*** SOURCE PASSAGE Section Begins ***

Travels Around the UK

A Ferris wheel has been erected in Liverpool. Comparisons with the London Eye are inevitable. It’s not as large or prestigious but it is lit with a whiter and purer light. Even unskilled photographers with inferior equipment (me with my mobile phone) can’t fail to take a good picture:

Liverpool One Wheel

Liverpool One Wheel

Liverpool was the end of a frantic week’s holiday. It started with a weekend trip to the South coast of England. I saw the channel for the first time. The calm white rolling waves can’t be found in the city.

The South Coast

The South Coast

Several friends commented that they would like to live in such a place. But not me, I’d be bored after a day. As annoying as London can be – the frantic pace and impersonal nature, it is addictively exciting. I do want to stay for a few more years at least. Friends have complained that London has caused them to feel abandoned in the North West. It’s a shame that the UK is so capital-centric, but the fact that it is London is compensation enough.

*** SOURCE PASSAGE Section Ends ***
*** AVAILABLE DATA Section Begins ***

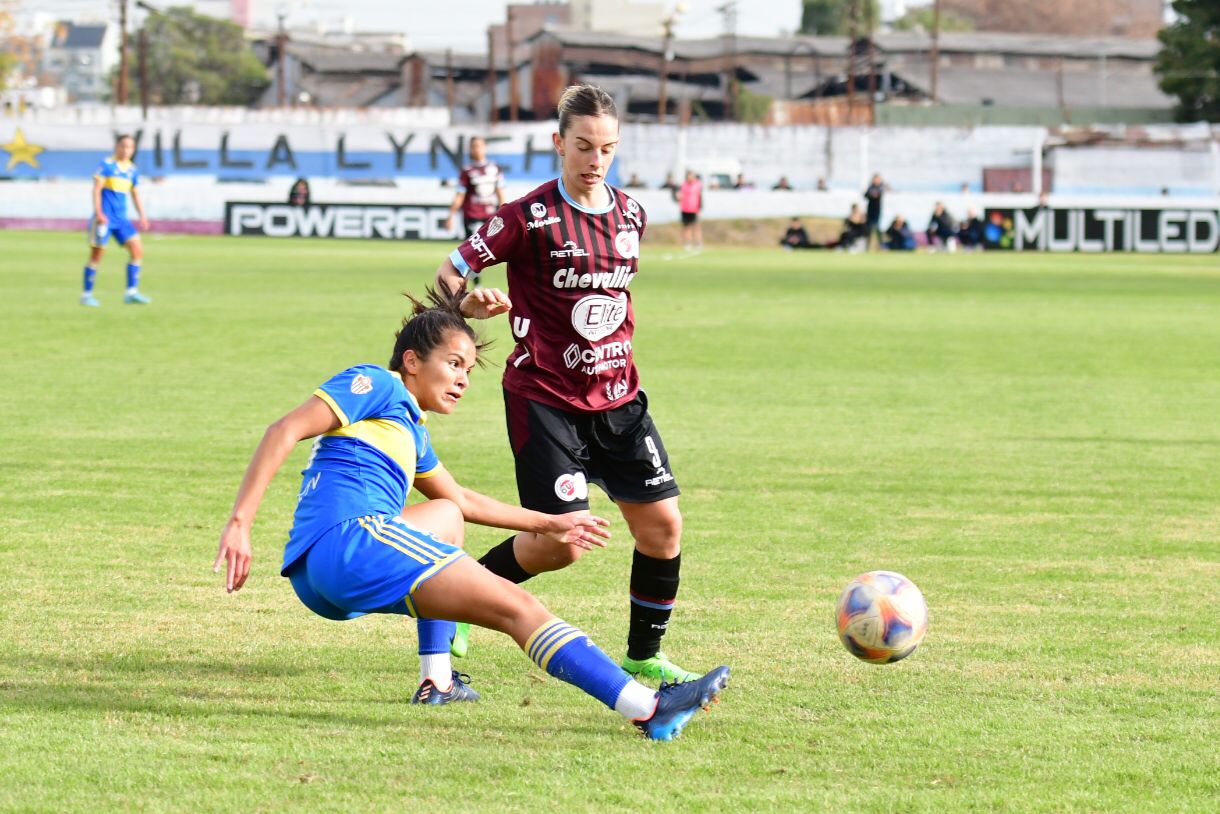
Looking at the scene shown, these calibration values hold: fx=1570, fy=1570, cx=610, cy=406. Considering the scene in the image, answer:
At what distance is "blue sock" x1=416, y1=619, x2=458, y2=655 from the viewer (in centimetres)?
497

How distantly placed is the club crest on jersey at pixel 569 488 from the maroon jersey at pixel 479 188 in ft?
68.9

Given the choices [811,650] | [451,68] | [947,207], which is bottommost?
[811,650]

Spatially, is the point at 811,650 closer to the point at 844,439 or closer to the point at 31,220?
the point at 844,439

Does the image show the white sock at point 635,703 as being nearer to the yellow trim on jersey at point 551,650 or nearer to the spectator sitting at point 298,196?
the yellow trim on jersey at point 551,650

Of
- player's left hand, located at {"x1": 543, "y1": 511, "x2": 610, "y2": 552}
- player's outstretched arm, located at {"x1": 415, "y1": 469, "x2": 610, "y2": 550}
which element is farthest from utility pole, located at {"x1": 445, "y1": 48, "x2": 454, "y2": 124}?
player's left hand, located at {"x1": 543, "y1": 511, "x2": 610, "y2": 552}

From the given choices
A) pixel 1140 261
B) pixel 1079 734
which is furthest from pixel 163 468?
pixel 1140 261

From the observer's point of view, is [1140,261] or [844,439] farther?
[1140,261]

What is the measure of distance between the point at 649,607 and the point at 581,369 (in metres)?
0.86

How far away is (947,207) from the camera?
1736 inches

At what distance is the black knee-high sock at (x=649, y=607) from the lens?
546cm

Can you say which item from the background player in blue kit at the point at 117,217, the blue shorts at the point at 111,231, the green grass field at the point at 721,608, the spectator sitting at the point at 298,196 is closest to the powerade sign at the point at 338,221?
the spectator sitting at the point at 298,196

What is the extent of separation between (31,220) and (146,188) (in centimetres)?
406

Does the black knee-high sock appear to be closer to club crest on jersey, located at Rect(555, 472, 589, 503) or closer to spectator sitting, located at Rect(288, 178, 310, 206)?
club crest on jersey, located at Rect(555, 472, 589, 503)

*** AVAILABLE DATA Section Ends ***

Rewrite the paragraph of the travel post that begins "Several friends commented" as a short bulleted list that keeps its main facts.

- Several friends said they would like to live in such a place, but the writer would be bored after a day.
- London can be annoying for its frantic pace and impersonal nature, yet it is addictively exciting.
- The writer wants to stay there for at least a few more years.
- Friends have complained that London has made them feel abandoned in the North West.
- The UK being so capital-centric is a shame, but the capital being London is compensation enough.